What this task involves → Starting at the line that contains "Which among pixel" and running through the end of the items, give each line as one string in a JSON list, leaving out blank lines.

☆ ☆ ☆ ☆

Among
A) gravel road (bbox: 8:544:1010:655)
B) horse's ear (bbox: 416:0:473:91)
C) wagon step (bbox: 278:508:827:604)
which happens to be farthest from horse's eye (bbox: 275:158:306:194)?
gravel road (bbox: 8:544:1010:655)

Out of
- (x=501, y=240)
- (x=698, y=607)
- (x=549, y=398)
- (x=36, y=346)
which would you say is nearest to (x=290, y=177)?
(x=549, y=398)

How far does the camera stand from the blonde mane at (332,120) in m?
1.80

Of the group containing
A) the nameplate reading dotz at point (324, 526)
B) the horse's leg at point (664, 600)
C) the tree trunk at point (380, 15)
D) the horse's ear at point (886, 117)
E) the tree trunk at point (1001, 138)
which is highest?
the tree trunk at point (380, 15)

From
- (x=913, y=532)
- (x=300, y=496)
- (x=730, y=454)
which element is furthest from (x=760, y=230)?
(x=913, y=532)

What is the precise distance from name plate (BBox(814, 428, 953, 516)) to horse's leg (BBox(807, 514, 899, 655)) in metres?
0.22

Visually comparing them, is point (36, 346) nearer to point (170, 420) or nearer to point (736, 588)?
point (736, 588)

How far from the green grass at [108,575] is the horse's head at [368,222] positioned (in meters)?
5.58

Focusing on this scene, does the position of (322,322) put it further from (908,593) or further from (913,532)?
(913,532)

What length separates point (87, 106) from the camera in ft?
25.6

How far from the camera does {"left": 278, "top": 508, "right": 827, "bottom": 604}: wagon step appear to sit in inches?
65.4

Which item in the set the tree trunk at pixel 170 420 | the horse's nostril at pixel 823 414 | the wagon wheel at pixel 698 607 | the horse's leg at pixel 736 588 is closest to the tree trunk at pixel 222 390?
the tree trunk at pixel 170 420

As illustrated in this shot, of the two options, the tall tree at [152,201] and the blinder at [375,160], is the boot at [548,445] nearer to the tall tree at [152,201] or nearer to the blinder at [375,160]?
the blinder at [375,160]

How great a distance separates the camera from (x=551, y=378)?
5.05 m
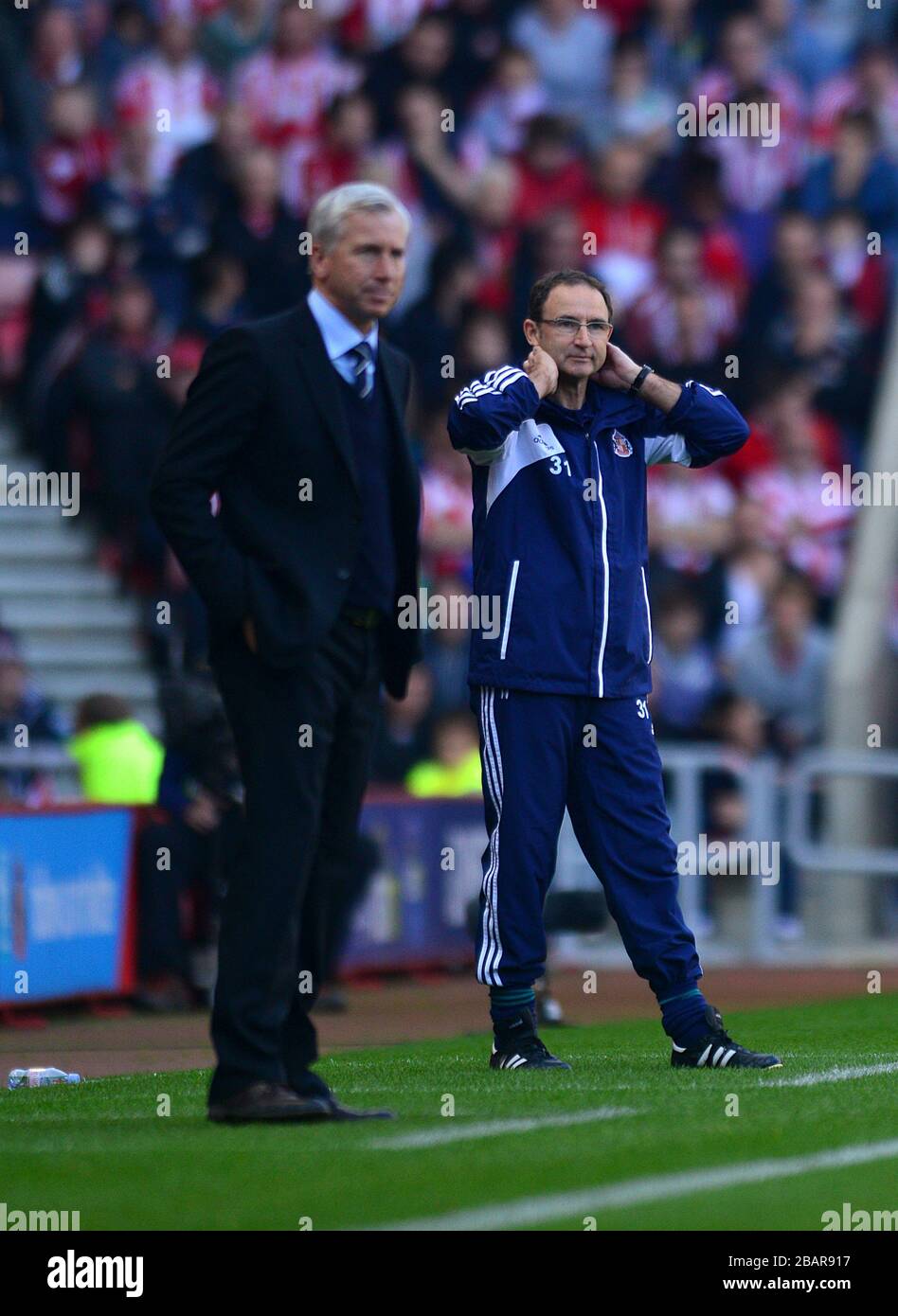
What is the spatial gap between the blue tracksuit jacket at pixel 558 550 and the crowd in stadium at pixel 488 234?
20.3 feet

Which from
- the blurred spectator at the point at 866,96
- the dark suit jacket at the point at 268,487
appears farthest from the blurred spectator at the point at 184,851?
the blurred spectator at the point at 866,96

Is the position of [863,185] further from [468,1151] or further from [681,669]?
[468,1151]

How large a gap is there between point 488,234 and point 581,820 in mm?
9956

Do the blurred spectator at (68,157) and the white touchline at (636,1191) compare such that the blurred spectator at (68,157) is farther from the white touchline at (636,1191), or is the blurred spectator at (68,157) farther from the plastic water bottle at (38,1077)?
the white touchline at (636,1191)

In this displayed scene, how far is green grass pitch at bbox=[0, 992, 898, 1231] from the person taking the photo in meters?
4.68

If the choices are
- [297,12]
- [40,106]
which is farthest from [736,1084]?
[297,12]

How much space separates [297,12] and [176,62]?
3.33 feet

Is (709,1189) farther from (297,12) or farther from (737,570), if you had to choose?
(297,12)

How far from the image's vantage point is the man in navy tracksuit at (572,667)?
274 inches

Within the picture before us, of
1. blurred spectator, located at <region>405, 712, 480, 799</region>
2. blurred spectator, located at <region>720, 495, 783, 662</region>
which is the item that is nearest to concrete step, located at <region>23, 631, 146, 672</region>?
blurred spectator, located at <region>405, 712, 480, 799</region>

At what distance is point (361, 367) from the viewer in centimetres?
580

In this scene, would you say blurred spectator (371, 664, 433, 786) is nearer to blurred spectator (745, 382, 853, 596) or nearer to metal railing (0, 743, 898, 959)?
metal railing (0, 743, 898, 959)

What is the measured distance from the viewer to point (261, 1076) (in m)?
5.59

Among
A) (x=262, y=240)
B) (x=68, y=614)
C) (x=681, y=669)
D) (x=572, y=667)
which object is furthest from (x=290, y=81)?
(x=572, y=667)
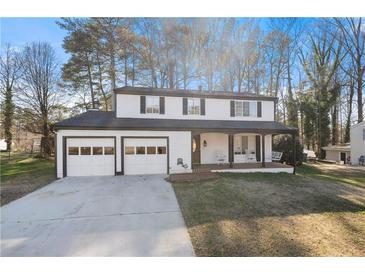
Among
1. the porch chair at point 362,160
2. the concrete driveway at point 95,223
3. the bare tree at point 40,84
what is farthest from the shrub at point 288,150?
the bare tree at point 40,84

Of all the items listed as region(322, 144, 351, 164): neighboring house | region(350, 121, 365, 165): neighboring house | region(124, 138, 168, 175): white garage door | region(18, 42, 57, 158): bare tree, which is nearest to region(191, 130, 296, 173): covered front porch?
region(124, 138, 168, 175): white garage door

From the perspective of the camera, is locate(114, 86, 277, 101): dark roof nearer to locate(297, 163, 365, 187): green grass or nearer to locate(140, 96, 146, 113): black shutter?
locate(140, 96, 146, 113): black shutter

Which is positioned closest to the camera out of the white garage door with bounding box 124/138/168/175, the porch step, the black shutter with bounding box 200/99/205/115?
the porch step

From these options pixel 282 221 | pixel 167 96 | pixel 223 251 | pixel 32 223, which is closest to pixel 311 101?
pixel 167 96

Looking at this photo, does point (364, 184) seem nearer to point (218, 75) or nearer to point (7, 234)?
point (7, 234)

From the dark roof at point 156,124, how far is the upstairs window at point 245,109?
687 mm

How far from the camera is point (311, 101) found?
72.5ft

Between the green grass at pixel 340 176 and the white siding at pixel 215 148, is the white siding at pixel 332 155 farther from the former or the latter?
the white siding at pixel 215 148

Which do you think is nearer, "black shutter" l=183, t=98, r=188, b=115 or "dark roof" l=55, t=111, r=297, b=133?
"dark roof" l=55, t=111, r=297, b=133

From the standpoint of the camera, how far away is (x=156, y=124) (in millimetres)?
11070

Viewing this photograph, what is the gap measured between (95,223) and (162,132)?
6.76 meters

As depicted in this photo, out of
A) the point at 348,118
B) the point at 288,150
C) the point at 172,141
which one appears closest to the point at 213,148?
the point at 172,141

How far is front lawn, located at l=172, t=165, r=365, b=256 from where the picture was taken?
12.2 ft

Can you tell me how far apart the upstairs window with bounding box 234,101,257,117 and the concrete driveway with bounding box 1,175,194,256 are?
8.19 m
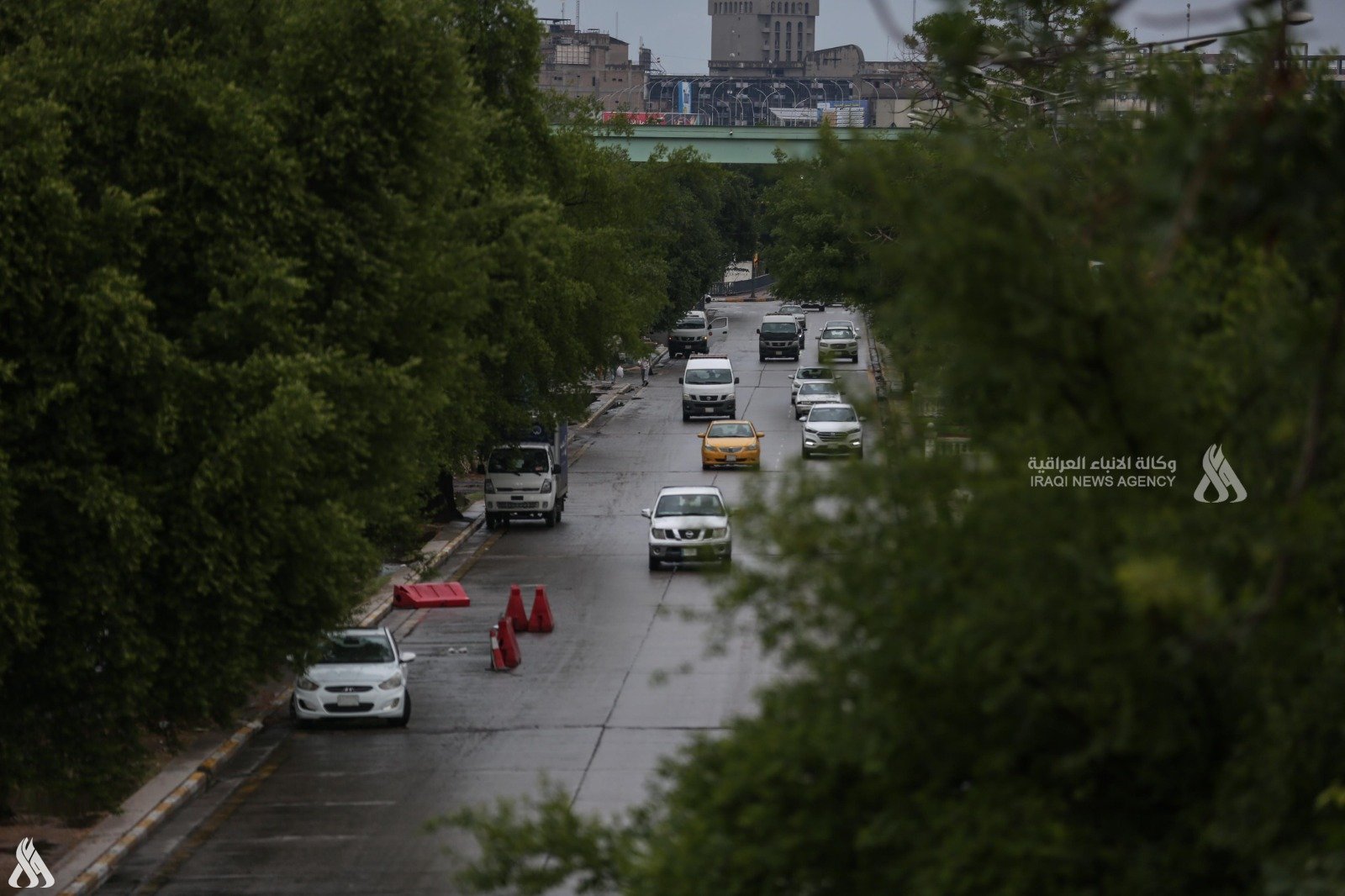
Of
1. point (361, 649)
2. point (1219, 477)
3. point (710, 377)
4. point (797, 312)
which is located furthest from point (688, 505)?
point (797, 312)

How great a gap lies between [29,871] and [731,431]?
34009 mm

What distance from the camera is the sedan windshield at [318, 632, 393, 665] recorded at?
23.8 m

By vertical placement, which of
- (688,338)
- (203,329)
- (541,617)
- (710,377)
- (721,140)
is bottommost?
(688,338)

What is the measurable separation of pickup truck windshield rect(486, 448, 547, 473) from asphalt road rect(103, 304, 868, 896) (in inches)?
112

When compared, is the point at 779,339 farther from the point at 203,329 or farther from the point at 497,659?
the point at 203,329

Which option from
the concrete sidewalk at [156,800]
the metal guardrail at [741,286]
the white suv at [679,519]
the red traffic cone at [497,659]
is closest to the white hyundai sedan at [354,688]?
the concrete sidewalk at [156,800]

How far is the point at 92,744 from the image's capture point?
51.8 ft

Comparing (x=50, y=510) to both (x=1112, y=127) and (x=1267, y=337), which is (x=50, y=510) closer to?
(x=1112, y=127)

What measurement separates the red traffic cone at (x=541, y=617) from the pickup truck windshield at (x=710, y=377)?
30959 millimetres

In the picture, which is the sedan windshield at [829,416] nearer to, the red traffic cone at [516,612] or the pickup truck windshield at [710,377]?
the pickup truck windshield at [710,377]

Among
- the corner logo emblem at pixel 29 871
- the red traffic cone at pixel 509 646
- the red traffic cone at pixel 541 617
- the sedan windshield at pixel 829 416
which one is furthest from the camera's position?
the sedan windshield at pixel 829 416

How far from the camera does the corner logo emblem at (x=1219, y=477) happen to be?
5996mm

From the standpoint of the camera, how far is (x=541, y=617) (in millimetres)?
29906

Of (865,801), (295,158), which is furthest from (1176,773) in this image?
(295,158)
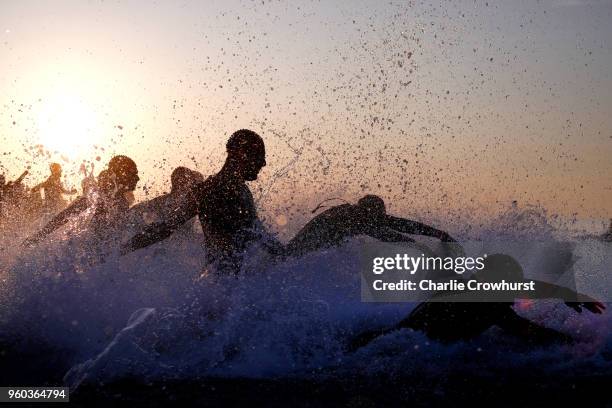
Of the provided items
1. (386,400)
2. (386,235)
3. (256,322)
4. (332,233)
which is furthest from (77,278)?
(386,400)

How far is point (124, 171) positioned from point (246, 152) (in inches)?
117

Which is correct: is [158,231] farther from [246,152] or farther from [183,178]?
[183,178]

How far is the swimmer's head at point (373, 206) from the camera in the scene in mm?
7426

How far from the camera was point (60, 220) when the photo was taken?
8383 millimetres

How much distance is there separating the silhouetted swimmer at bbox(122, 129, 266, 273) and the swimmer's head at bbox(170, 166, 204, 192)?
2194 millimetres

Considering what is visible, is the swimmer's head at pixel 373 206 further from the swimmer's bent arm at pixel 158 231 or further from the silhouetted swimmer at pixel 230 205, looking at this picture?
the swimmer's bent arm at pixel 158 231

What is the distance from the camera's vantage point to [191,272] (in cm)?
793

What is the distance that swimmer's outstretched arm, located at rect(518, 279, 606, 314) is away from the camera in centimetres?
589

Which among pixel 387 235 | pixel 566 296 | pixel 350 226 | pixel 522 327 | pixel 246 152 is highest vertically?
pixel 246 152

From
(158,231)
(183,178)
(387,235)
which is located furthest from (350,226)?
(183,178)

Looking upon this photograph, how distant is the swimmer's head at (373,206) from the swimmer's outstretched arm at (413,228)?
106 millimetres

☆ ☆ ☆ ☆

Answer →
[
  "Which among pixel 387 235 | pixel 566 296 | pixel 350 226 | pixel 522 327 | pixel 246 152 is highest vertically?",
  "pixel 246 152",
  "From",
  "(158,231)",
  "(183,178)",
  "(387,235)",
  "which is located furthest from (350,226)?",
  "(183,178)",
  "Looking upon this photograph, how distant is the swimmer's head at (373,206) from the swimmer's outstretched arm at (413,228)?",
  "106 millimetres"
]